About Juan Diego Falls
Juan Diego Falls (or Cataratas Juan Diego) is another waterfall situated in the main part of the El Yunque Rainforest so it’s subject to the same access restrictions as La Coca Falls nearby.
Believe it or not, El Yunque is part of the US National Forest Service system since Puerto Rico is a US Territory even though it still feels like another country.
Anyways, Juan Diego Falls is on the Juan Diego Creek (Quebrada Juan Diego), whose well-signed trail to access it is merely a short walk from the PR-191 bridges spanning the creek.
With the popular La Mina Falls being closed during our April 2022 visit to El Yunque due to the fallout from the Hurricane Maria damage in late 2017, this limited our options in terms of visiting waterfalls in the main part of El Yunque.
So we ultimately ended up spending more time exploring Juan Diego Falls instead, and this enabled us to notice that Juan Diego Falls actually consisted of two waterfalls.
However, accessing the somewhat hidden upper tier of Juan Diego Falls required crossing the creek and then scrambling up a steep and very muddy (i.e. slippery) wall to get past the lower waterfall.
During my visit, this muddy ascent had a rope to help with pulling myself up (as well as the dicey descent back down), but I’m not sure if that rope will always be there in a condition where it can be reliably used.
Beyond the dicey and muddy rope-assisted section, the “path” remained very muddy and slippery as it descended back down to the creek where you pretty much boulder your way up to the secluded base of Juan Diego Falls’ taller, upper drop.
Apparently I learned after the fact that it was possible to access the upper waterfall via an “easier” path on the right side of the lower waterfall (though it wasn’t obvious to me where though maybe I didn’t look hard enough at the time).
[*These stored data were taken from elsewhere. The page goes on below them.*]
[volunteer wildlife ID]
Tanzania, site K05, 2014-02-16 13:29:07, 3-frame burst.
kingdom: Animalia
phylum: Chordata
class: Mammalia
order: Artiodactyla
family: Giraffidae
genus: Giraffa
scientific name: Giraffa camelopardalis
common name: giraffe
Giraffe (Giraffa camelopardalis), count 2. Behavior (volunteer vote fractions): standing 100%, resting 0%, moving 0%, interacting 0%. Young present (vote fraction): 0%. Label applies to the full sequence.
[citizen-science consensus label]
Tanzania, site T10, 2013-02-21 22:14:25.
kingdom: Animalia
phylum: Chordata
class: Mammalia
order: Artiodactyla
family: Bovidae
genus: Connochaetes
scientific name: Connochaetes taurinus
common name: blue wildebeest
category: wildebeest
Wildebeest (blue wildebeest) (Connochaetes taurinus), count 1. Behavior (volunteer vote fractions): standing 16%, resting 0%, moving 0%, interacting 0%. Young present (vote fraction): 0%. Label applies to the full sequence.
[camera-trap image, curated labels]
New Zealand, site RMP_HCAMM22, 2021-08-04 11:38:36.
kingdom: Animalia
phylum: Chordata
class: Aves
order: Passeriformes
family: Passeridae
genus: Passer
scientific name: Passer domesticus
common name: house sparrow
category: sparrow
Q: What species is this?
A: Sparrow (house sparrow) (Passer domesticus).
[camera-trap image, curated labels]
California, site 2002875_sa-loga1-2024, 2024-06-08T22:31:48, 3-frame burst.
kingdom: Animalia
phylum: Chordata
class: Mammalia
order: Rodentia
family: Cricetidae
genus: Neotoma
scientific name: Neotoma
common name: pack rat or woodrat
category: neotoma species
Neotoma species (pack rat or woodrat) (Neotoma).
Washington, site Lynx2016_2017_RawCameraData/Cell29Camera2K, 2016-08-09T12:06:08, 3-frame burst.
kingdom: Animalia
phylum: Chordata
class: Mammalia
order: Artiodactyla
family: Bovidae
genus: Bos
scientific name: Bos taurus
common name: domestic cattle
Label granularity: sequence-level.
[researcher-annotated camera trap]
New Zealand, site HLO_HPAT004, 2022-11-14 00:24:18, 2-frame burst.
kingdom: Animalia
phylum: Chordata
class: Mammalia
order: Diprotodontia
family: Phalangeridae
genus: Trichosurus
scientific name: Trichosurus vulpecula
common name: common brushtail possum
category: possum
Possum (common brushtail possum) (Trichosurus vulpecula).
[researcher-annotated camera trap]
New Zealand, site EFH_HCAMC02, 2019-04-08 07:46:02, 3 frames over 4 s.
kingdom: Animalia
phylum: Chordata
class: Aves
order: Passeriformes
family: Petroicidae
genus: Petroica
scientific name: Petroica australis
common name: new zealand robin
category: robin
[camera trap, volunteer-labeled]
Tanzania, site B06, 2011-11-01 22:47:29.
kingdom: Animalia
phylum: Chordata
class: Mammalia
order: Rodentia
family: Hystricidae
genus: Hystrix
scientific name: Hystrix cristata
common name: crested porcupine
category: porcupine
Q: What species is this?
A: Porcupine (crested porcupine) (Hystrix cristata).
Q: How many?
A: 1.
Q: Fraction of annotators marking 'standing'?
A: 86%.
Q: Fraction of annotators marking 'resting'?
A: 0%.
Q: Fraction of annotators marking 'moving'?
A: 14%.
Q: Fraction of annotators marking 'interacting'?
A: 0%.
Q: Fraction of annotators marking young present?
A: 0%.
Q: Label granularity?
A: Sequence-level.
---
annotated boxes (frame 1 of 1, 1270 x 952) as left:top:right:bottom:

Other people who have done this hike might have also used that same path to access even more cascades further upstream though I can’t say anything more about that since I didn’t do that.
Nevertheless, I’ve noticed that the vast majority of people who stop for this waterfall only stop at the lower drop of Juan Diego Falls, where some have braved a cold shower there.
However, I was the only one during our hour-long visit that made it to the upper waterfall (probably due to the dicey scramble involved).
Nevertheless, as far as how I’ve rated this waterfall in both scenery and difficulty, it reflects the entire experience of visiting both of its sections.
Had we only visited the lower waterfall, then I would probably have given the scenery more of a 1.5 and difficulty closer to a 1 as it’s very straightforward to access.
Speaking of access, there were a handful of pullout spaces around the Quebrada Juan Diego around and pair of bridges on Juan Diego Creek as well as some spillover spaces further set back from the bridges in either direction.
Juan Diego Falls resides within El Yunque National Forest near Luquillo in the Rio Grande Municipality, Puerto Rico. It is administered by the US Forest Service. For information or inquiries about the area as well as current conditions, visit their website.
Like with La Coca Falls, accessing Juan Diego Falls involves securing reservations and then driving into the main part of El Yunque Rainforest.
The main road that you have to take to access the main part of El Yunque Rainforest is the PR-191, which leaves the busy PR-3 road between Rio Grande and Luquillo (roughly 4 miles east of where the toll freeway PR-66 merges with PR-3).
Note that even though this is at a traffic light, it’s actually a very easy-to-miss turn so if you do happen to miss it, then turn right at the next traffic light and take the Calle Principal back towards the stop sign intersection with the PR-191.
From there, follow the PR-191 for about 5 miles where the main car park for the falls is past the bridge fronting La Coca Falls on the left.
Note that during our April 2022 visit, there was a secondary car park for La Coca Falls before (i.e. north of) the bridge fronting the falls, but it was being used as a checking station to verify if you have reservations to enter the park.
In order to secure reservations, about a month prior to our visit, we went to recreation.gov, searched for “El Yunque”, and clicked on “El Yunque Reservations”, then “Timed Reservation Ticket”.
From there, we picked a date and followed the process to pay $2 to buy and print out our reservation.
Now, most of the bookings are allocated for advanced bookings like this, but they do have a handful of last-minute 24-hour reservations though this can be quite competitive and a stressful experience.
Overall, Rio Grande is about 15km (typically under 30 minutes drive depending on traffic) west of Luquillo, about 24km (typically over 30 minutes drive) west of Fajardo, and about 39km (over 30 minutes drive depending on traffic while also using the toll PR-66) east of San Juan.